Every year toward the start of Lent, questions about the Catholic observance of Lent arise. “How long is Lent?” “Can I have what I gave up for Lent on Sunday?” “Am I allowed to eat bacon bits on my salad during Lent?” One of the most common questions I’ve come across is “But how can we wear ashes on Ash Wednesday when Jesus condemned it?”
Actually, what Jesus said on the matter, which is included in the Gospel reading for Ash Wednesday, is this:
When you fast, do not look gloomy like the hypocrites. They neglect their appearance, so that they may appear to others to be fasting. Amen, I say to you, they have received their reward. But when you fast, anoint your head and wash your face, so that you may not appear to be fasting, except to your Father who is hidden. And your Father who sees what is hidden will repay you (Matt. 6:16-18).
How does this square with putting ashes on our foreheads for Ash Wednesday?
First of all, Jesus’ primary concern is hypocrisy. What he is condemning are acts undertaken to show off one’s personal piety. If the intention in doing an otherwise good act of mortification is to draw public attention to oneself, then, Jesus says, the attention received from the public is the only reward that person will receive, rather than the heavenly reward for which we are searching.

_Task requirements_.
1. In the Ash Wednesday passage, what does it say Jesus' primary concern is?
2. Transcribe the stretch of the Ash Wednesday passage from "Actually, what Jesus" through "for Ash Wednesday?".
3. Write the next part of the Ash Wednesday passage, picking up right after its last sentence.

[Dataset entries]

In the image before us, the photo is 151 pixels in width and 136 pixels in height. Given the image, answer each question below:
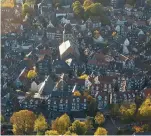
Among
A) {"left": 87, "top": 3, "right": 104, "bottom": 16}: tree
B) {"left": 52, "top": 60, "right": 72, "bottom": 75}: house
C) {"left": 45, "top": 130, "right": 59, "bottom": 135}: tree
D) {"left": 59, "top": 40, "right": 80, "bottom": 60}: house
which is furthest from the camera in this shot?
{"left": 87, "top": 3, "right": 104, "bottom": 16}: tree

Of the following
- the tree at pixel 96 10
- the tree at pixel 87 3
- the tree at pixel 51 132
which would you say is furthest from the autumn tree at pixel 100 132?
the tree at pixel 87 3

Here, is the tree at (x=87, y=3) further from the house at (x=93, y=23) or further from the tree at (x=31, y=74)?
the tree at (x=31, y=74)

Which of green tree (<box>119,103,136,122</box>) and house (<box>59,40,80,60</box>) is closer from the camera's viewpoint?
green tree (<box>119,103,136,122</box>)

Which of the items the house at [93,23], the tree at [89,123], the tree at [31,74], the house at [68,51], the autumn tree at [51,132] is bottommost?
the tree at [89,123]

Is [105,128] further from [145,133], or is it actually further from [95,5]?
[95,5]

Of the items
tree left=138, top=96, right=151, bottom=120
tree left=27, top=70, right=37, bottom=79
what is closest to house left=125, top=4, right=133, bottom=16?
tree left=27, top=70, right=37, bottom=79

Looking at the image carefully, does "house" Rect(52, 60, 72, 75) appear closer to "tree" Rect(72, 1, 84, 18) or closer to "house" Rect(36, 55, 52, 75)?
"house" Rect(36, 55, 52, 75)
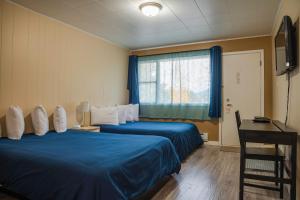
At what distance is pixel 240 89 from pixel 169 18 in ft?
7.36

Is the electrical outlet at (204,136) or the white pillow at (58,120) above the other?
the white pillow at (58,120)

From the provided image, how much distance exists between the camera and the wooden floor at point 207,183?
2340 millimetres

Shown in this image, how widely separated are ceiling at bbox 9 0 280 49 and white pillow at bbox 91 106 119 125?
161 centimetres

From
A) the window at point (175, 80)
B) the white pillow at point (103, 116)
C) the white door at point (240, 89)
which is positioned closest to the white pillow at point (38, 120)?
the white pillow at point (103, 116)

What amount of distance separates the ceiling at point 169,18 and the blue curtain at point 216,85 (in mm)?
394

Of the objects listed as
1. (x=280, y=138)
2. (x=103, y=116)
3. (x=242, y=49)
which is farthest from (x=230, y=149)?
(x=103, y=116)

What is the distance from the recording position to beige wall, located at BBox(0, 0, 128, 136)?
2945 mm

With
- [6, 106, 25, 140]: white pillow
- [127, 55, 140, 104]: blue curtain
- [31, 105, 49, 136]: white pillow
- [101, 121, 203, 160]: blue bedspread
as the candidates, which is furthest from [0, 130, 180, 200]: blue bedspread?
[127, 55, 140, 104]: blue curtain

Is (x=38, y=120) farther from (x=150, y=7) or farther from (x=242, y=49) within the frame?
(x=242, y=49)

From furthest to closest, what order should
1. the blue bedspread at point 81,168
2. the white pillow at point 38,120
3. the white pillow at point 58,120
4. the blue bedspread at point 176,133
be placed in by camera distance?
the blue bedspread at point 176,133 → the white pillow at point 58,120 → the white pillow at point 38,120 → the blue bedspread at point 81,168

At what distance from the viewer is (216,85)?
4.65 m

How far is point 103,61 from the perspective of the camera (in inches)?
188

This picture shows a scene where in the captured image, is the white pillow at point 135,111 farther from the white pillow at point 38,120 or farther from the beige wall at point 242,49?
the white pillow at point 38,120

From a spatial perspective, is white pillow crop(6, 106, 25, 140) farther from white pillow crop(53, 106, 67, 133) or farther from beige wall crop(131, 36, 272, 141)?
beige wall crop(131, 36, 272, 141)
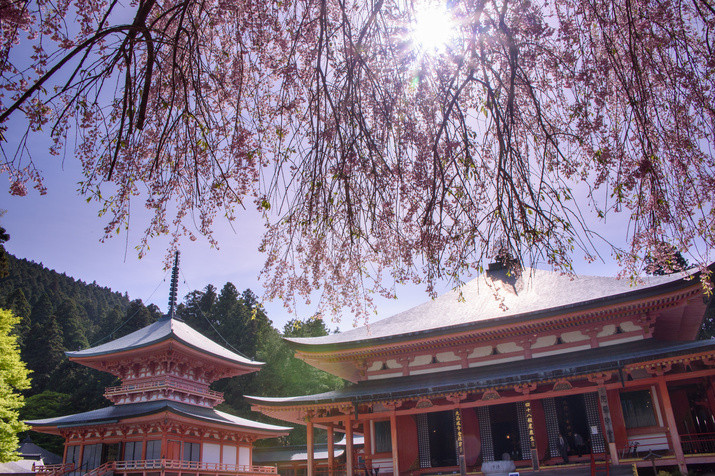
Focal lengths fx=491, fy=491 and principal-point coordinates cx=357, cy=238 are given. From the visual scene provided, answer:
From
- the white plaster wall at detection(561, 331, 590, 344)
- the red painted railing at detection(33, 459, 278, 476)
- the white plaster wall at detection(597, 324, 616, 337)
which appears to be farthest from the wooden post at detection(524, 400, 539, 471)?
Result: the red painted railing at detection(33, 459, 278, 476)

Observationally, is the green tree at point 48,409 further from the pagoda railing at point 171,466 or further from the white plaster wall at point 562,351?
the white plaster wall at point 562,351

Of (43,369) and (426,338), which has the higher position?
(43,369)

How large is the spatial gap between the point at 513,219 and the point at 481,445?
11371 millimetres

_Per-task outputs_.
1. Hypocrisy.

2.
Actually, what Jesus said on the matter, which is included in the Gospel reading for Ash Wednesday, is this:
When you fast, do not look gloomy like the hypocrites. They neglect their appearance, so that they may appear to others to be fasting. Amen, I say to you, they have received their reward. But when you fast, anoint your head and wash your face, so that you may not appear to be fasting, except to your Father who is hidden. And your Father who sees what is hidden will repay you (Matt. 6:16-18).
How does this square with putting ashes on our foreheads for Ash Wednesday?

3.
It is also noteworthy that Jesus says these hypocrites are “neglect[ing] their appearance, so that they may appear to others to be fasting.” Perhaps those Jesus was condemning were not actually fasting but creating a surface impression so as to win the praise of others for their presumed piety. God, who sees the heart, knows whether or not they were really fasting. Hypocrisy, after all, is creating an appearance that is at odds with reality.
For Catholics, though, Ash Wednesday is not about creating a show of one’s piety or drawing attention to one’s fasting. The wearing of ashes is a penance that Catholics around the world are invited to enter into as part of a community. In the United States, the custom is to mark foreheads with an ashen cross. In many places around the world, though, Catholics have ashes sprinkled over the crown of the head, which is more hidden from public view and has biblical precedent (1 Macc. 3:47).
Of course, there can be a danger of hypocrisy when the ashes are sought for their outward value alone and do not act as a sign of a repentant heart. Although exceptions are made for the homebound, many parishes now limit distribution of blessed ashes to the Masses offered on Ash Wednesday so as to discourage those who want merely to wear the ashes but not otherwise participate in the holiness of the day. While participation in a Mass is not a requirement for receiving blessed ashes, it does make sense to ask those who want the ashes if they are prepared to do that which the ashes symbolize and amend their lives.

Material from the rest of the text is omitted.